BEGIN

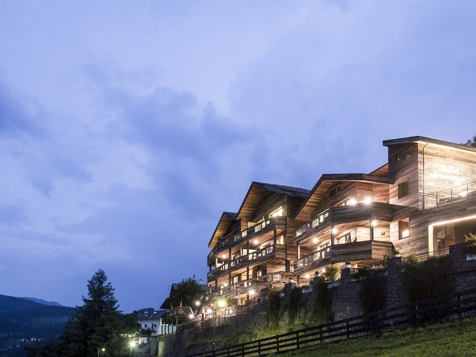 Simonazzi Chalet & Appartements - Völs am Schlern at Seiser Alm-Schlern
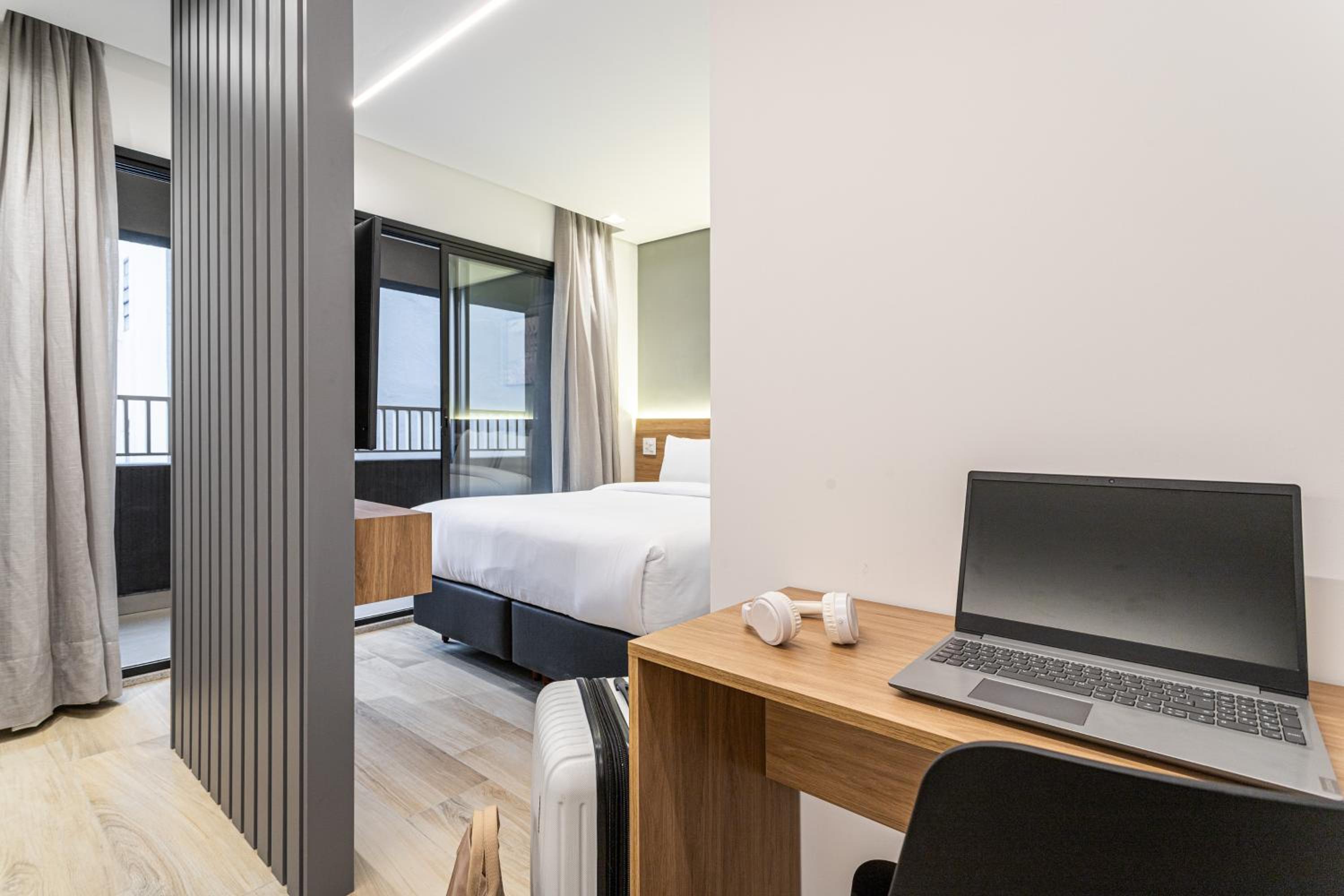 Pivô Pamplona by Viva - Apartamentos novos e espaçosos ao lado da Av Paulista
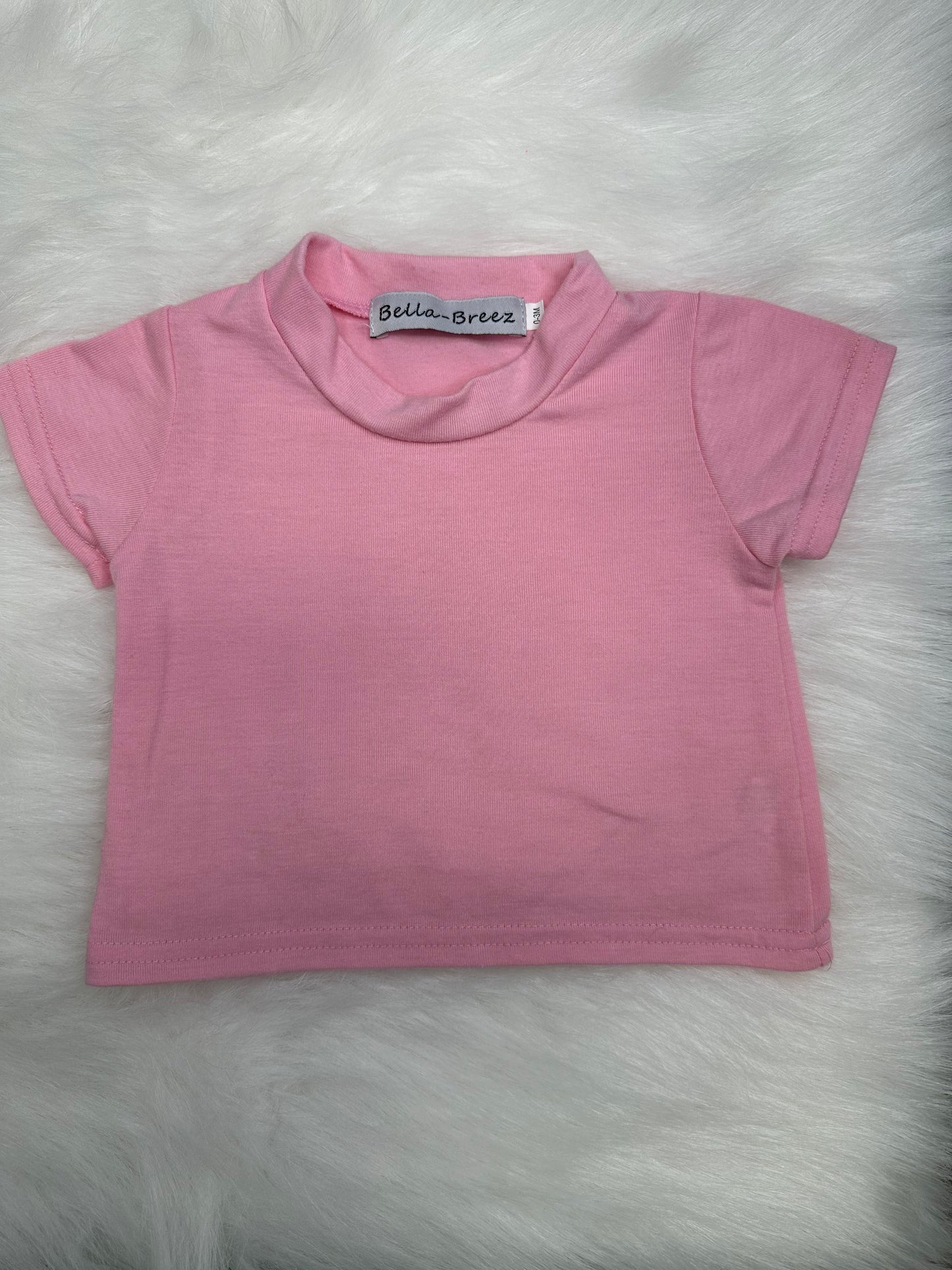 Blank T-Shirt (Multiple Colors) (FINAL SALE)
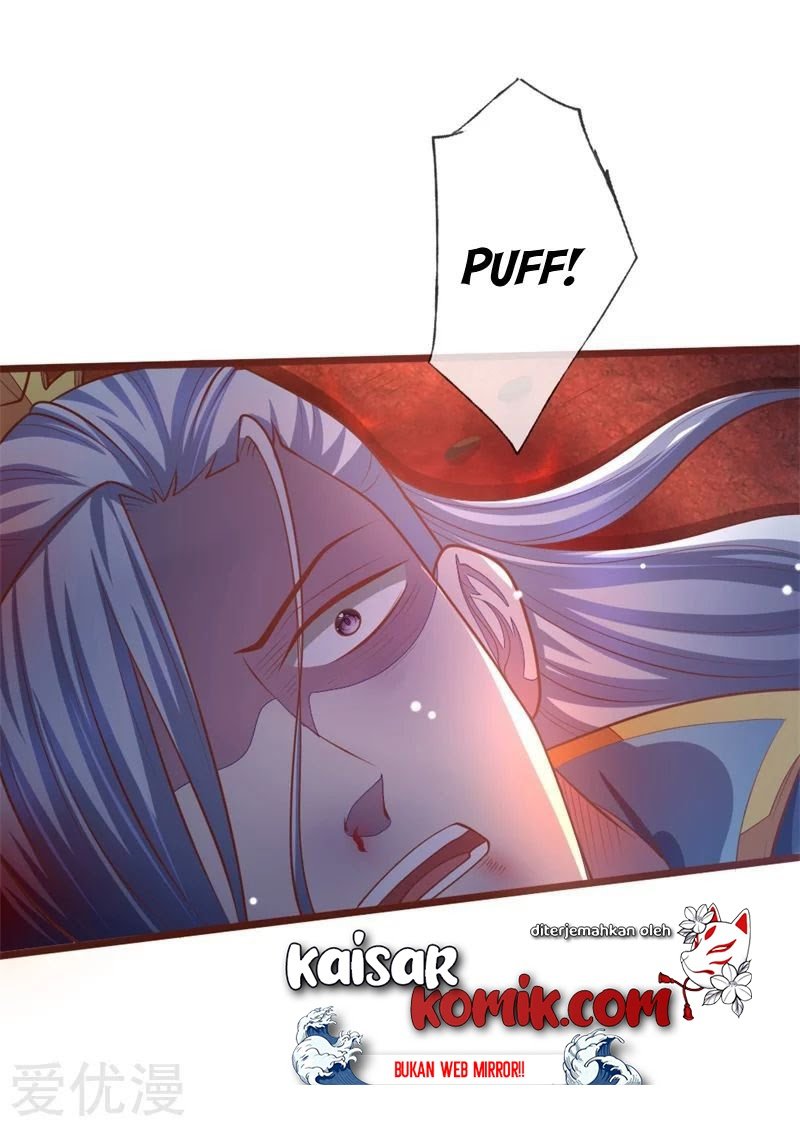 Shenwu Tianzun Chapter 137 Gambar 3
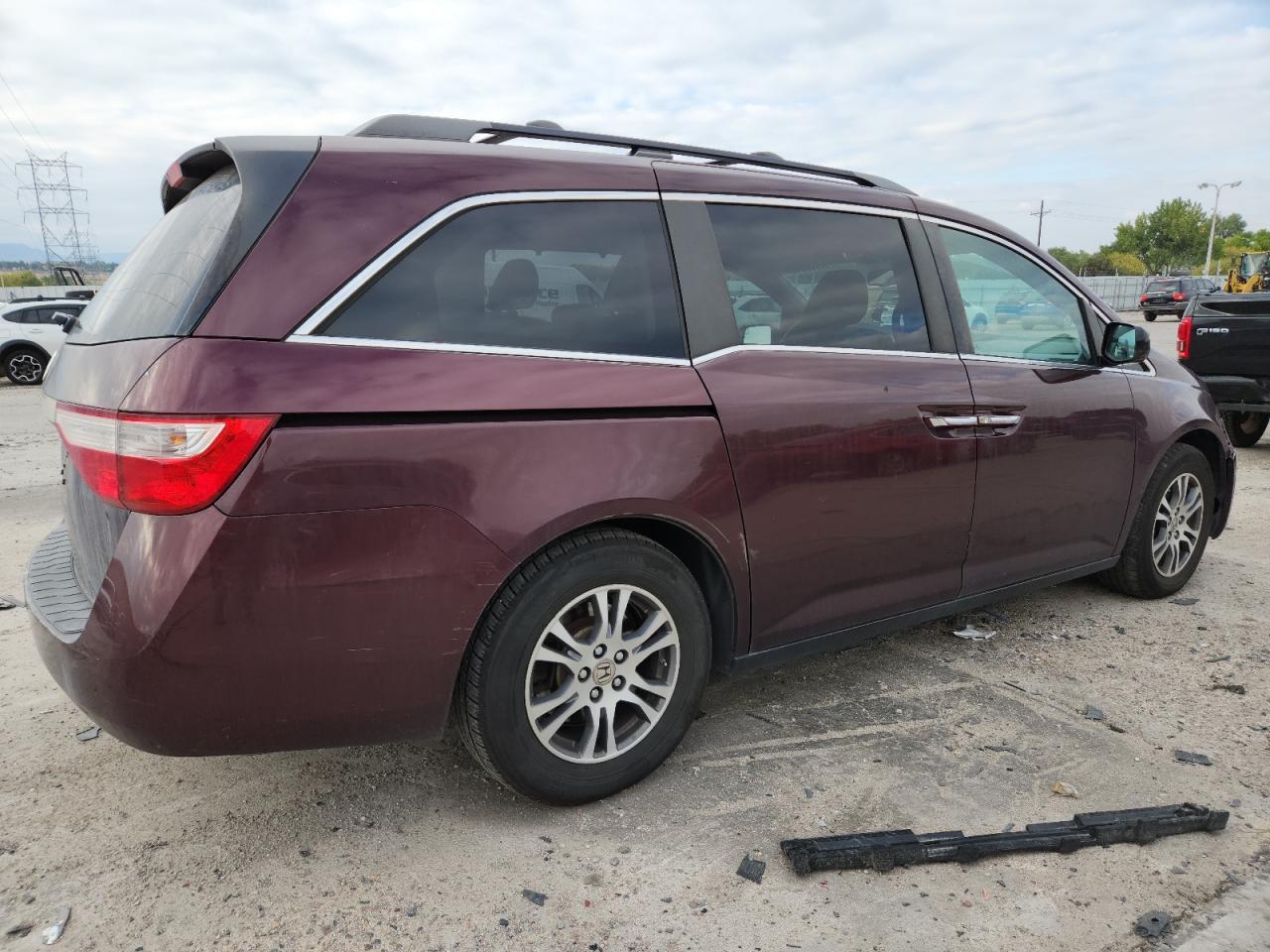 2011 HONDA ODYSSEY
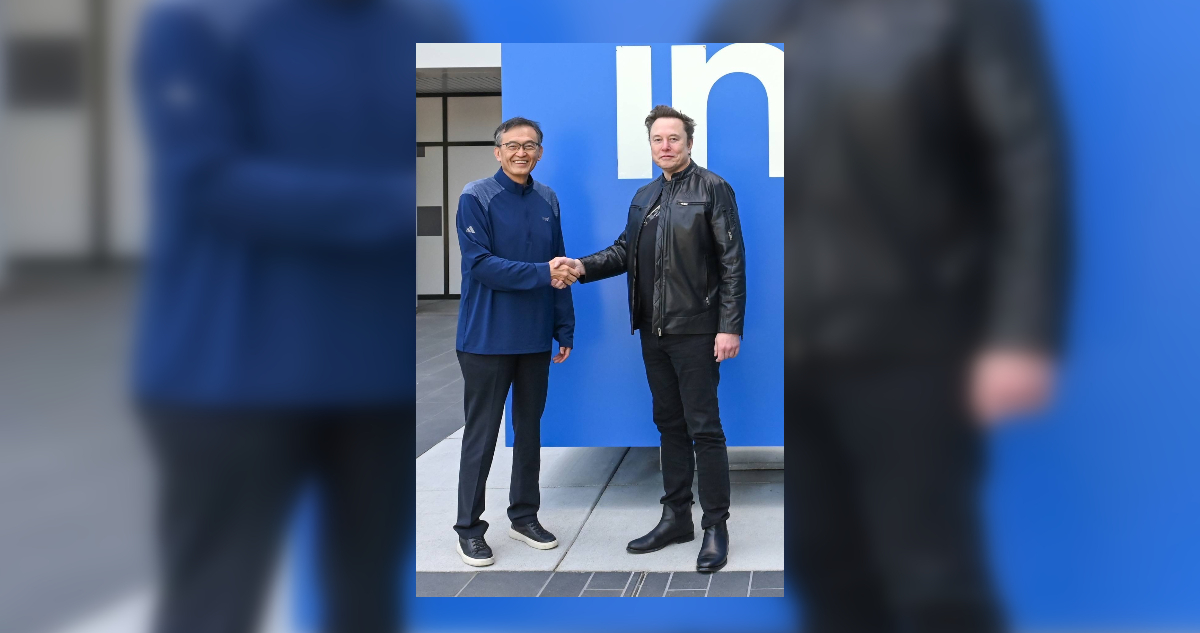 Intel le toma la mano a Elon Musk y se suma a su proyecto de fabricación de chips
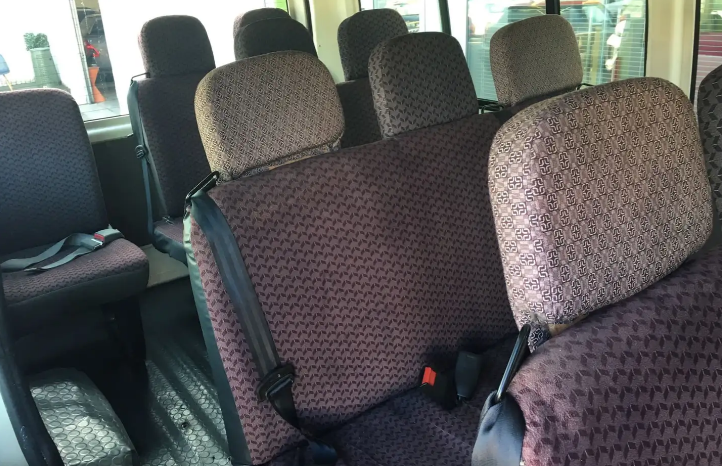 Toyota Hiace 2016 Bus Used full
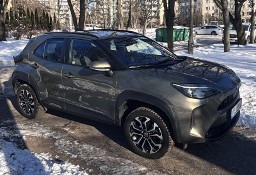 Toyota Yaris Cross Hybrid 1.5 Comfort &amp; Tech &amp; Style - pierwszy właściciel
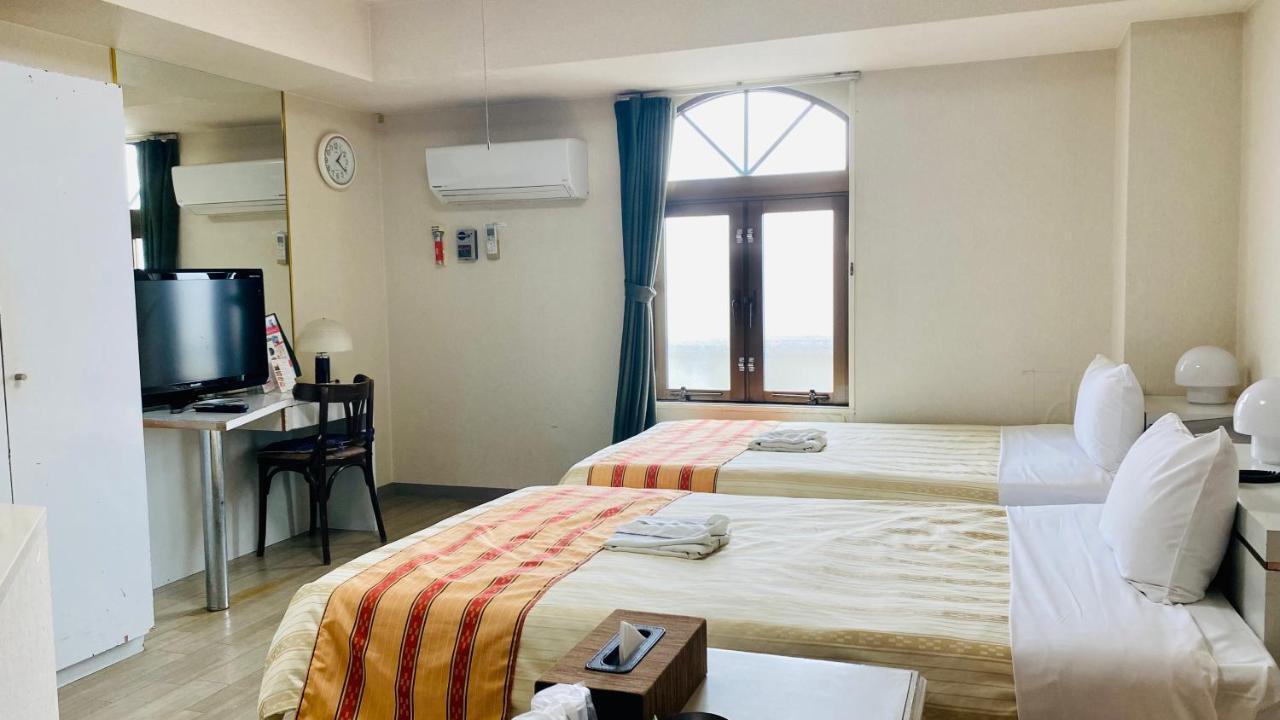 Hotel Peaceisland Naha Eksteriør bilde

END

Reproduce each of the lines above word for word, leaving out the pictures.

 Simonazzi Chalet & Appartements - Völs am Schlern at Seiser Alm-Schlern
 Pivô Pamplona by Viva - Apartamentos novos e espaçosos ao lado da Av Paulista
 Blank T-Shirt (Multiple Colors) (FINAL SALE)
 Shenwu Tianzun Chapter 137 Gambar 3
 2011 HONDA ODYSSEY
 Intel le toma la mano a Elon Musk y se suma a su proyecto de fabricación de chips
 Toyota Hiace 2016 Bus Used full
 Toyota Yaris Cross Hybrid 1.5 Comfort &amp; Tech &amp; Style - pierwszy właściciel
 Hotel Peaceisland Naha Eksteriør bilde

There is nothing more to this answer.